WASHINGTON — Big banks, scrambling to prevent the government from forcing them to rewrite mortgages for struggling homeowners, are using their lobbying clout to press the Obama administration and Congress to scale back a key measure to rescue borrowers from foreclosures.
The legislation, expected to pass the House on Thursday, would let bankruptcy judges reduce the principal and interest rate on a home loan. That essentially would require mortgage companies to let debt-strapped homeowners reduce their monthly payments rather than lose their main residences.
Obama called for it last week as part of his housing rescue plan. Democrats and consumer advocates regard it as crucial to slowing the rapid rate of foreclosures.
But the mortgage industry contends the measure will impose steep and unpredictable costs on its companies, which will be forced to pass them along to borrowers in the form of higher fees and interest rates. The industry spent millions last year on a successful lobbying effort to kill the bill, which almost all Republicans oppose. Opponents call it the "cram-down."
This year, with Obama in the White House and Democrats enjoying a broader majority, a rift has emerged in the industry. One major player, Citigroup Inc., has bowed to the new political reality and moved to grab a seat at the negotiating table.
It cut a deal last month with Democrats to back the plan, as long as it applied only to existing loans made before enactment and was limited to homeowners who try working with their lender to adjust their loans before seeking relief in bankruptcy.
Other banks have changed their strategy, but not their position. They are continuing efforts to squash the legislation, but also have stepped up their bid to gut key provisions. Among their goals: restrict the measure to certain kinds or sizes of home loans, certain borrowers, or situations where the mortgage holder _ known as the loan servicer _ agrees to the changes.
"I don't see a scenario where we can ever support this, but we're trying to make it the least-worst way to do the wrong thing," said Scott Talbott, a lobbyist for the Financial Services Roundtable, a trade group representing large banks.

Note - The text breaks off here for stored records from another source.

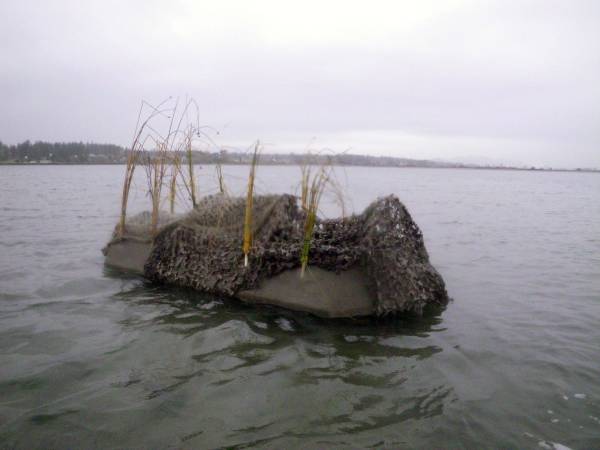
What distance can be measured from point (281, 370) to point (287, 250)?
6.29ft

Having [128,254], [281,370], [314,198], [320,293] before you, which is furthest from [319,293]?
[128,254]

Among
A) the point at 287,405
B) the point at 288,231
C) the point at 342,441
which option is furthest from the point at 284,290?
the point at 342,441

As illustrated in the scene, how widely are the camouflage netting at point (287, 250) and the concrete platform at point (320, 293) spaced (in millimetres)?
107

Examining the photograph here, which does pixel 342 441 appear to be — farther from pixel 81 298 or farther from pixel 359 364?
pixel 81 298

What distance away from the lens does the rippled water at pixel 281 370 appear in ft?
9.90

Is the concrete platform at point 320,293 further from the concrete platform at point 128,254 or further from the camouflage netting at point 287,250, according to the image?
the concrete platform at point 128,254

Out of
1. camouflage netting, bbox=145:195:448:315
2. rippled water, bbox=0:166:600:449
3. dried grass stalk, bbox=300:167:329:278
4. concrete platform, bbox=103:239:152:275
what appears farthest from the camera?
concrete platform, bbox=103:239:152:275

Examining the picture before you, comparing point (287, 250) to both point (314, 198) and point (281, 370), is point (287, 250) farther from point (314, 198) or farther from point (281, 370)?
point (281, 370)

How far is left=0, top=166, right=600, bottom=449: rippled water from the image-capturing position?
3.02m

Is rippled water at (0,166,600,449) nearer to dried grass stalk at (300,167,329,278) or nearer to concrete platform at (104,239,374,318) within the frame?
concrete platform at (104,239,374,318)

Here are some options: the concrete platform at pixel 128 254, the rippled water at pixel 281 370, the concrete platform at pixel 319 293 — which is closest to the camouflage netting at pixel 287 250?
the concrete platform at pixel 319 293

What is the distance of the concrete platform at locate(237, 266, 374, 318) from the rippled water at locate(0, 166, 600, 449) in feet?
0.71

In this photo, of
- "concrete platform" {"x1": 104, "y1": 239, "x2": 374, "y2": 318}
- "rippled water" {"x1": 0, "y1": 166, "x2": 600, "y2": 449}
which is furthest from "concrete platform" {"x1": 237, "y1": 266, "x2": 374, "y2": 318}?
"rippled water" {"x1": 0, "y1": 166, "x2": 600, "y2": 449}

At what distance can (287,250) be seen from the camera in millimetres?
5492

The group spent $7.8 million last year lobbying on this and other issues. "There are efforts being made to change the bill right now," Talbott said Wednesday, as Democratic leaders were putting the last touches on the measure to be voted on Thursday.
That legislation, sponsored by Rep. John Conyers, D-Mich., the Judiciary Committee chairman, is part of a broader housing plan. It includes a boost in the Federal Deposit Insurance Corporation's borrowing authority and other steps to prevent foreclosures. In the Senate, Sen. Dick Durbin of Illinois, the No. 2 Democrat, has teamed with the Banking Committee chairman, Chris Dodd, D-Conn., and Sen. Charles E. Schumer, D-N.Y., on the bankruptcy measure. A vote could come in a few weeks.
The change in tactics has paid off for the banks, now actively bargaining with top Democrats on the details of the legislation.
"We continue to be opposed to the bill and that hasn't changed, but we do live in the real world, and we do understand that this is very likely to happen, and we owe it to our members to recognize that reality and to limit the damage as much as possible," said Francis Creighton, a lobbyist for the Mortgage Bankers Association, which spent $4.2 million on lobbying last year. "We're encouraged by the fact that the bill is moving to limit the damage of cram-down rather than make it worse."
Aside from Citigroup, two other large banks, JPMorgan Chase & Co. and Bank of America Corp., have been in discussions with top Democrats. Neither has signed onto the bill, however.
Industry players have pushed to limit the measure to home loans originated in the last several years. House Democrats agreed late Wednesday to strengthen the requirement that borrowers prove they tried other ways of modifying their mortgages before resorting to bankruptcy. They also restricted the measure to people who could not otherwise afford to make their home loan payments.
"The bank opposition has had a profound impact on the bill as it stands today. They're very powerful special interests. They're a force in Washington," said Michael Calhoun of the Center for Responsible Lending, a consumer group. "Look at the concessions they extracted from the bill and are still extracting."
Lobbyists and congressional aides close to the negotiations say the banking industry has recognized that some sort of action on the bankruptcy measure is virtually certain, and is actively seeking a deal on the issue that will limit its cost.
In an internal research report last month, Credit Suisse said it expected the legislation to be enacted and projected it could lead to a 20 percent reduction in foreclosures.
Citigroup had an interest in showing a willingness to cooperate with the new administration in getting the foreclosure crisis under control. It has taken $45 billion from the government's financial bailout program already and is in discussions about getting even more federal assistance. The government is guaranteeing billions in risky Citigroup assets, meaning taxpayers are essentially on the hook for losses it could incur through the bankruptcy change.